> **Text**:

It’s been a long journey to get to this point.  When I smashed my violin over my knee in Brazil, I thought that was the death break for my instrument.  I thought I was liberating myself from a curse that had lead me down this path of mental anguish.  I thought a lot of things that were not really true because I was completely out of touch with reality.  I remember saying “I broke my violin; I killed my baby” among other nonsensical things.  When I got back to the States, it was glued together by a friend to preserve it as an heirloom, but was not (I thought) acoustically sound or playable.  My parents bought a replacement violin for me and I moved on.  But really I will never move on from that moment.  I feel my mind and spirit are permanently scarred by the trauma I suffered both from my own poor choices and the treatment of others while I was mentally ill.   There are things about that fateful moment I will never fully understand, but I can no longer keep it locked in the “case” like my violin because I am ashamed of it.  It’s time to let go.

> **Task instructions**:
In the passage about the broken violin, list every belief the writer introduces with the words "I thought." The records that come next are separate material and have no connection to the passage about the broken violin.

> **Data records**:
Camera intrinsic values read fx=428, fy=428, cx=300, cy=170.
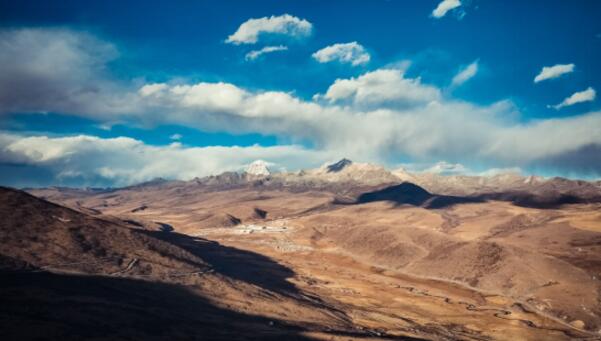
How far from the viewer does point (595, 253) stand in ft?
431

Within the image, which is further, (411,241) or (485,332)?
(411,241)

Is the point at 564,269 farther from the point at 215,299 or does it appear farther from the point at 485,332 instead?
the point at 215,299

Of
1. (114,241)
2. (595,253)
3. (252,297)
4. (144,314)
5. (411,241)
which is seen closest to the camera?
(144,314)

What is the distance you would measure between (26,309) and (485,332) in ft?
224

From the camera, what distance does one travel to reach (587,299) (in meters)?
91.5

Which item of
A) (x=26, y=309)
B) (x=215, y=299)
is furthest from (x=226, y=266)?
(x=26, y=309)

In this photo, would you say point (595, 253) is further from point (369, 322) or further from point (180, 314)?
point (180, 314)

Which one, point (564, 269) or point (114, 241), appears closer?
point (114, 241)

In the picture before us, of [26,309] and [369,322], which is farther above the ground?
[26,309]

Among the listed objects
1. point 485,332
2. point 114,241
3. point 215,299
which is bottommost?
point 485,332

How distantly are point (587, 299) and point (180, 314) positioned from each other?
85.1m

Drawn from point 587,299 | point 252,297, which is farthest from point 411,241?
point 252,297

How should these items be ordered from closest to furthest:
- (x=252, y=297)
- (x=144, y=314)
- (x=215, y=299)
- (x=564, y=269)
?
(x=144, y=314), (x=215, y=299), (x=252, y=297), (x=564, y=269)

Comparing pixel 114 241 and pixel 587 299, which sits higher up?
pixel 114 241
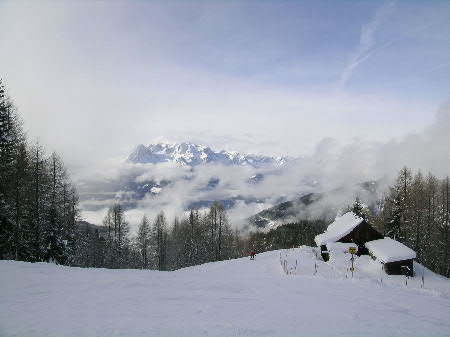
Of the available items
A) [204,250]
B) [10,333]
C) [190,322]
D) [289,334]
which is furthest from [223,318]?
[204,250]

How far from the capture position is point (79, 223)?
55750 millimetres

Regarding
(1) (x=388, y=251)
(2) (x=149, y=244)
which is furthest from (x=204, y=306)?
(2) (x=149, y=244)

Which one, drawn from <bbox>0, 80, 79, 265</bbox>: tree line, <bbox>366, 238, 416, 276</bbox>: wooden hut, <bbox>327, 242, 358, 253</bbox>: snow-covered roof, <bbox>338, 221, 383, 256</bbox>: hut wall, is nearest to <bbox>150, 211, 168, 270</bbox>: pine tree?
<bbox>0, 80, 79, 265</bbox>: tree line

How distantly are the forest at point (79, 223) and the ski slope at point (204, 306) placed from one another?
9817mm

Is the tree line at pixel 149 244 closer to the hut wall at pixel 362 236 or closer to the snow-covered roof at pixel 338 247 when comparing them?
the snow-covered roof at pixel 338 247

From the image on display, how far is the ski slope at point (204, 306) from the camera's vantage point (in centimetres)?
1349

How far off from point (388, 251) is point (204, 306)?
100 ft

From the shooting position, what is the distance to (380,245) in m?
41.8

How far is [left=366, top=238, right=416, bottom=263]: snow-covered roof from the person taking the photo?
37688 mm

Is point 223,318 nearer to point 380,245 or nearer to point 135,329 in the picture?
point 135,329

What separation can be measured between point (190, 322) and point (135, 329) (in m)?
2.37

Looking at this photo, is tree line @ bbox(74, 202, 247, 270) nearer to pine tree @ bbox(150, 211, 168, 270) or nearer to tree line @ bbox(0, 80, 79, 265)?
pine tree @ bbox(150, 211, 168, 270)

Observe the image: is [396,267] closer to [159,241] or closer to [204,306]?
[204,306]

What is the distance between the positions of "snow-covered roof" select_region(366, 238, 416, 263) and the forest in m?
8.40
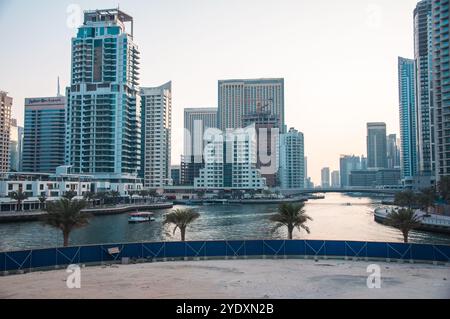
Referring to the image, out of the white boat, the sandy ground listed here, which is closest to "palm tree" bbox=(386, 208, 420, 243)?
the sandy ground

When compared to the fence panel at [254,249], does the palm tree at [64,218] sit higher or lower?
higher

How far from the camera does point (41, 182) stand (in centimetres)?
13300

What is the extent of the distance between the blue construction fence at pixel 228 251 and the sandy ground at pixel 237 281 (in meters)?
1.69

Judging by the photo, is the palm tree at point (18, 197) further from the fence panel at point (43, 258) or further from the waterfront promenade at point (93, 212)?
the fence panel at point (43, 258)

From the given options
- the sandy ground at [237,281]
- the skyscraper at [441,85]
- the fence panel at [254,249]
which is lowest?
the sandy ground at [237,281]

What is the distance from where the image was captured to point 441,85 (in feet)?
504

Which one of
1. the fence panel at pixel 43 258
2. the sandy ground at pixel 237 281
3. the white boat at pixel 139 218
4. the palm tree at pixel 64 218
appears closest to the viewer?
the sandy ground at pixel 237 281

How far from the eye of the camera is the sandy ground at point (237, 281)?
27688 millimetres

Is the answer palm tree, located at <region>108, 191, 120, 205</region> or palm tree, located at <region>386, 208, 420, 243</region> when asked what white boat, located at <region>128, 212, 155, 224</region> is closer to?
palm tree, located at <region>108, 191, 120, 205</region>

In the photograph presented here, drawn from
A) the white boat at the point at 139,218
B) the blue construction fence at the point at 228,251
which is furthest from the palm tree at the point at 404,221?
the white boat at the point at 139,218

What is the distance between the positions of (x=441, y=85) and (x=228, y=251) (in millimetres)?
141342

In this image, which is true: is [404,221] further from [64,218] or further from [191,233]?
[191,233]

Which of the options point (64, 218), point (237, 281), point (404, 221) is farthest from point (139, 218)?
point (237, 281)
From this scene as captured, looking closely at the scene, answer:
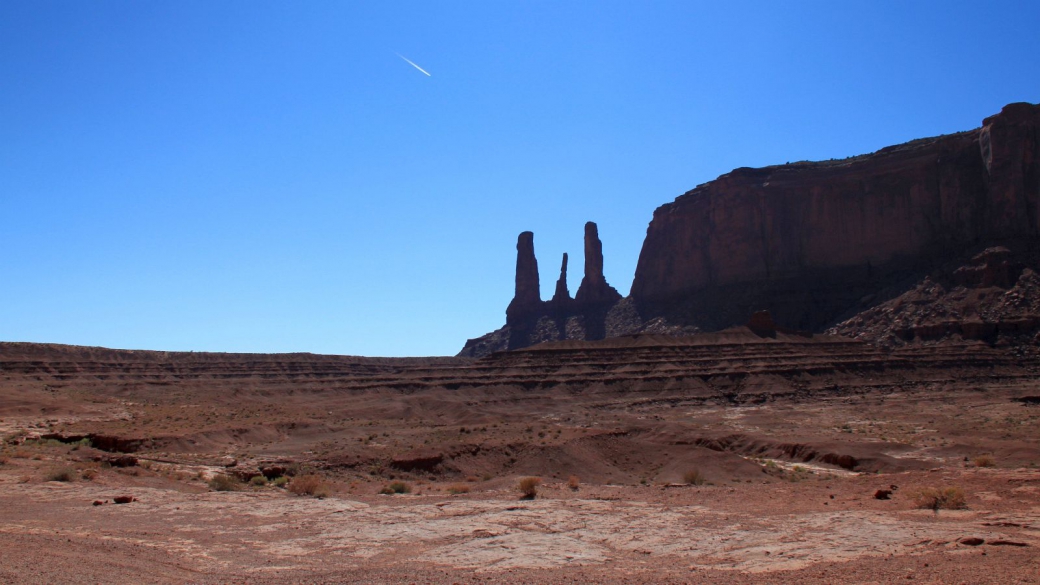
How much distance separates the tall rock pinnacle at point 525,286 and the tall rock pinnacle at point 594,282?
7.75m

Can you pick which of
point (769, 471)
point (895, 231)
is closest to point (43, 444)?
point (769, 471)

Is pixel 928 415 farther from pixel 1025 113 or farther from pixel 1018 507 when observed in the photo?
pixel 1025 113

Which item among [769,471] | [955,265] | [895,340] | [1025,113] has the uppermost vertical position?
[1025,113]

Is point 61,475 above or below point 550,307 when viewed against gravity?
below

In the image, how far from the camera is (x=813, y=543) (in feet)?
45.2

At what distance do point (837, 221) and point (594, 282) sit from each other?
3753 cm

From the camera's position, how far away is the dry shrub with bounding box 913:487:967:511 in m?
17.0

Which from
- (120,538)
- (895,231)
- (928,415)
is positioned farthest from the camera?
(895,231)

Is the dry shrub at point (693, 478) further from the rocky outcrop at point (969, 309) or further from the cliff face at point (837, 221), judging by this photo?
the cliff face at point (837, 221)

--

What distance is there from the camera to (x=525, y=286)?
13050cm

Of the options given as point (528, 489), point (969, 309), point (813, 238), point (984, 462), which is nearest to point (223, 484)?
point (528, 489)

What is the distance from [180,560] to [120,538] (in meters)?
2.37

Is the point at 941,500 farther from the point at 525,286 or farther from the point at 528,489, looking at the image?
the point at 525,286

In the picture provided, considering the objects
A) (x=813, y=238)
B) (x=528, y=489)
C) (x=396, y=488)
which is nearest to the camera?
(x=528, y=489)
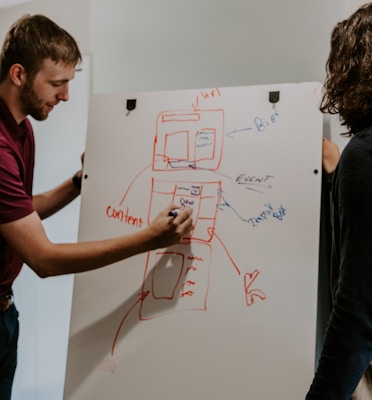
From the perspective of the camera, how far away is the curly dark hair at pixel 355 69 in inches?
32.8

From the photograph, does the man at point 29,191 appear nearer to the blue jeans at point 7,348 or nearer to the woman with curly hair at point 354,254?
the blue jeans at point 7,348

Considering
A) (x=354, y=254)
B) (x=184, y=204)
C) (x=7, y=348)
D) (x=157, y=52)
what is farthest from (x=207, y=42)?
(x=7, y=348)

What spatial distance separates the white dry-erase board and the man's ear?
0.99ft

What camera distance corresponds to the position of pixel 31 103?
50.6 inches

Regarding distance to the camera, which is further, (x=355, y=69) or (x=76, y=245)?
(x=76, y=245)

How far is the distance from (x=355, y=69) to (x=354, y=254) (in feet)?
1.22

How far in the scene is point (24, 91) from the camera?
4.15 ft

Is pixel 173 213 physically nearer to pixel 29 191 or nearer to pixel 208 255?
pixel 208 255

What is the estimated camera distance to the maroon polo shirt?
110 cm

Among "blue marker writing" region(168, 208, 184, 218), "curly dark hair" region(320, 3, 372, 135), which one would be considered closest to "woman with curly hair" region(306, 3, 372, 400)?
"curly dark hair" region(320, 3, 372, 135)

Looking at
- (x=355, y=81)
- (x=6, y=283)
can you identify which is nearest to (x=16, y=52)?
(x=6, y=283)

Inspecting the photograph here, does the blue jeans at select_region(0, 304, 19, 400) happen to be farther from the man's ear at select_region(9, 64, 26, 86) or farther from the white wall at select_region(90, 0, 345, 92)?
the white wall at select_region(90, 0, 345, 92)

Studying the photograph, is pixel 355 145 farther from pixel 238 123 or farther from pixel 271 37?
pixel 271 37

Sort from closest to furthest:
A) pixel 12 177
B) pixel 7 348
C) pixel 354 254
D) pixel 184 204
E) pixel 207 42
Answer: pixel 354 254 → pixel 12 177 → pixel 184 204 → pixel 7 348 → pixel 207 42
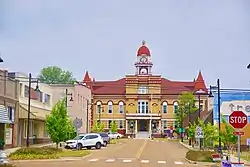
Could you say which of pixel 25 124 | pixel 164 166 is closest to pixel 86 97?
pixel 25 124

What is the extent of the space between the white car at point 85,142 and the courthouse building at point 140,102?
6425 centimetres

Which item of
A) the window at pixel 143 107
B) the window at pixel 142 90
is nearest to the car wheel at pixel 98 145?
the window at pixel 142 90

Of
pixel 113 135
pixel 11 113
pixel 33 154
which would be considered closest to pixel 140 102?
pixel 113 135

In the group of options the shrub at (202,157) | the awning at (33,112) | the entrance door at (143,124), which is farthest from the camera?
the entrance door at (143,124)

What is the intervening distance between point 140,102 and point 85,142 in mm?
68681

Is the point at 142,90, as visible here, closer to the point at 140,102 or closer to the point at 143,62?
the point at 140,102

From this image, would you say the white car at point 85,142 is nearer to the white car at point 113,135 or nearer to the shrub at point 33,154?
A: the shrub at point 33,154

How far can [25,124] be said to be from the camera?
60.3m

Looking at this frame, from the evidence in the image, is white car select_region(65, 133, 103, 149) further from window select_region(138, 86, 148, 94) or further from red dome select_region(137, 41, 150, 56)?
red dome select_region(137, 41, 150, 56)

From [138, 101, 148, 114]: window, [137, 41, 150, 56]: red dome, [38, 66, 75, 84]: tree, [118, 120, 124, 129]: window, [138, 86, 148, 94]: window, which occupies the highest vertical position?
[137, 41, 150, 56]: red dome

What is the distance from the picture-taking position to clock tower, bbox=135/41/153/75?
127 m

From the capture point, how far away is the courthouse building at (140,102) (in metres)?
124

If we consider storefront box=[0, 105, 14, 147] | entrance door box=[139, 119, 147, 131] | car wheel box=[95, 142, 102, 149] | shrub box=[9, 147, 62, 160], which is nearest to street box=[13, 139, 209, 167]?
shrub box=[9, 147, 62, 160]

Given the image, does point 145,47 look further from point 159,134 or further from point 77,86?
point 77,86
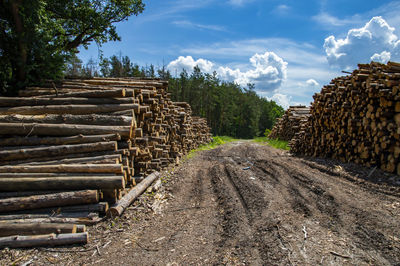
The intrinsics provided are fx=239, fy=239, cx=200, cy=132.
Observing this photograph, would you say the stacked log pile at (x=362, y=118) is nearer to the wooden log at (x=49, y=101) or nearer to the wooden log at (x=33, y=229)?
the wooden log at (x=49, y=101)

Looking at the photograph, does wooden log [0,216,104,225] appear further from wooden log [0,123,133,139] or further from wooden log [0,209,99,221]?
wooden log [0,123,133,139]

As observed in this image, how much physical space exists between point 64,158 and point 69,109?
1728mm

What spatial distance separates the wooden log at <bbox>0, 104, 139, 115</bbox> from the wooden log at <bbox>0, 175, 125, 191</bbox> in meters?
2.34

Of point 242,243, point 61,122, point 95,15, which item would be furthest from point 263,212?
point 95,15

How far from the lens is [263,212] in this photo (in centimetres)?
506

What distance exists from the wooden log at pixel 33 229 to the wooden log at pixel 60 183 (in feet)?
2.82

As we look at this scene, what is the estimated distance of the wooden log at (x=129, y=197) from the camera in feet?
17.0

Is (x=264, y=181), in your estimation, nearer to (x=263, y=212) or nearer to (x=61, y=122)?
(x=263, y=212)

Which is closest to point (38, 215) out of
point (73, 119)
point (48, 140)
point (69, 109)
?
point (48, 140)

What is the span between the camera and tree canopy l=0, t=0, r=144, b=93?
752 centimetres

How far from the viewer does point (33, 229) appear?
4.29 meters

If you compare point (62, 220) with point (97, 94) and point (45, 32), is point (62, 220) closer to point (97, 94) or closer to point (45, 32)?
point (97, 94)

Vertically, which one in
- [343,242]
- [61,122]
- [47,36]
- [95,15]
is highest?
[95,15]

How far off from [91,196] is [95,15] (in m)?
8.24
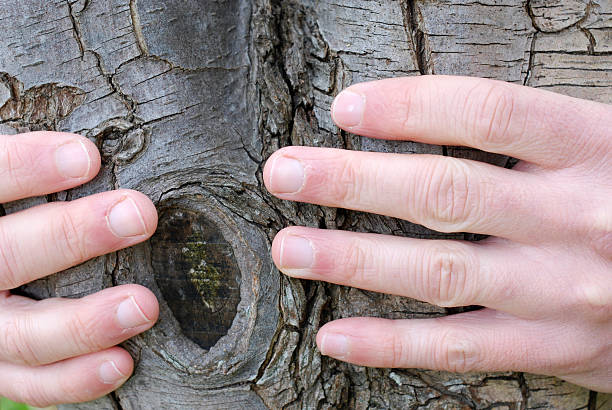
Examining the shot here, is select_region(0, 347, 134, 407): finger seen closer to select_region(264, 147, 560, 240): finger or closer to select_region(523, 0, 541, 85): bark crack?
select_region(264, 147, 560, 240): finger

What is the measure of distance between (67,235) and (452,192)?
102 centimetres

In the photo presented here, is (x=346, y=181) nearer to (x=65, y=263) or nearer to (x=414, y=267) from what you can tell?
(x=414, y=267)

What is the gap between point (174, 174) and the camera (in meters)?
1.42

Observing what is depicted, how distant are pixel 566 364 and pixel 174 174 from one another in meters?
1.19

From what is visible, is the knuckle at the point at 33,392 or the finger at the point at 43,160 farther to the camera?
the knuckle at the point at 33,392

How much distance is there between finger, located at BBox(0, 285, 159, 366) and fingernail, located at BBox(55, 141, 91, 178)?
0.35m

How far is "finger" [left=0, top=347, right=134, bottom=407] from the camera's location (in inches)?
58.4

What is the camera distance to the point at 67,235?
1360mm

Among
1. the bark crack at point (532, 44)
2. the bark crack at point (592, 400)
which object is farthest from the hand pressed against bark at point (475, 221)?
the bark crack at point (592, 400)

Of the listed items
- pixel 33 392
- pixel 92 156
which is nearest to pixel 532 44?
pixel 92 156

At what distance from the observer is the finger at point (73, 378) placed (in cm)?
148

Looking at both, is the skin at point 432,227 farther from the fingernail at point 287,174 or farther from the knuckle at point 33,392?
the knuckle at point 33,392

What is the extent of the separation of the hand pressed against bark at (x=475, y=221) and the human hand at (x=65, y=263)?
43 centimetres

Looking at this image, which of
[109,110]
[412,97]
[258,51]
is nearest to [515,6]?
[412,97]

...

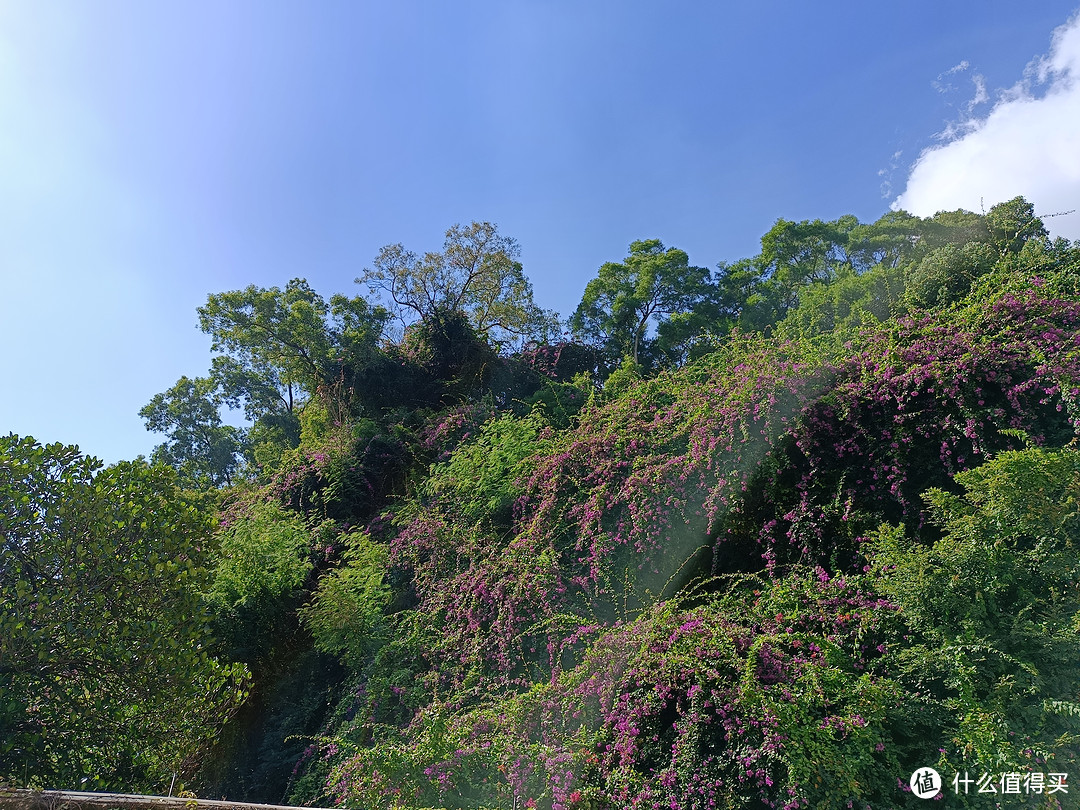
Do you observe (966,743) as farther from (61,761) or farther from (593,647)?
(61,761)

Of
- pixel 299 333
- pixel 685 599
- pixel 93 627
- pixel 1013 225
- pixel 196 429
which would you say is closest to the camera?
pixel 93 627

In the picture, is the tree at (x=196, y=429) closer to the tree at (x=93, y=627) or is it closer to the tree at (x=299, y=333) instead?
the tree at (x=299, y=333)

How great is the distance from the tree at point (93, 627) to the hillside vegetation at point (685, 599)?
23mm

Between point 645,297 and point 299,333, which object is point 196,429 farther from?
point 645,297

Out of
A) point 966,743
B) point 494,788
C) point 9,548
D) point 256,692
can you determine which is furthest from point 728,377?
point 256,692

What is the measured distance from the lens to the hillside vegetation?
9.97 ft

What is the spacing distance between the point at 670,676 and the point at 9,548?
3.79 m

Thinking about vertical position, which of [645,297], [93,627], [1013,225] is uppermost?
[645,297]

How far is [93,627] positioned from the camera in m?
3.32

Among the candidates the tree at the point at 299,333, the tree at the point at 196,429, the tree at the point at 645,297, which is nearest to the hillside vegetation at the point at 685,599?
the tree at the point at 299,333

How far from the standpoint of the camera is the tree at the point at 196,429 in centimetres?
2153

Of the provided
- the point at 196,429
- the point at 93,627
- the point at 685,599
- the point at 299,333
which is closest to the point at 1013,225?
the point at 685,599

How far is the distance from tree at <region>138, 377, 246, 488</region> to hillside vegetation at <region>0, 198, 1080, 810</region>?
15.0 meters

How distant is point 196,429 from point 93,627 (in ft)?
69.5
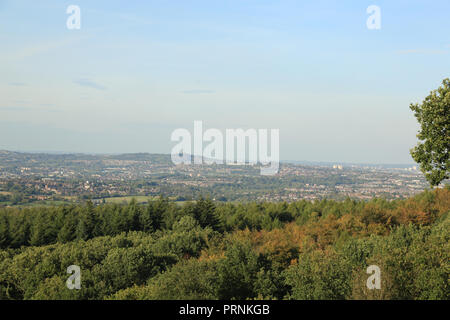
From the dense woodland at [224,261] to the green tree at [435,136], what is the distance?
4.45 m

> **Response to this task**:
- That smashing the violin was the death break for the instrument
- That the writer was liberating themself from a curse that had led them down a path of mental anguish
- A lot of things that were not really true
- That the glued-together violin was not acoustically sound or playable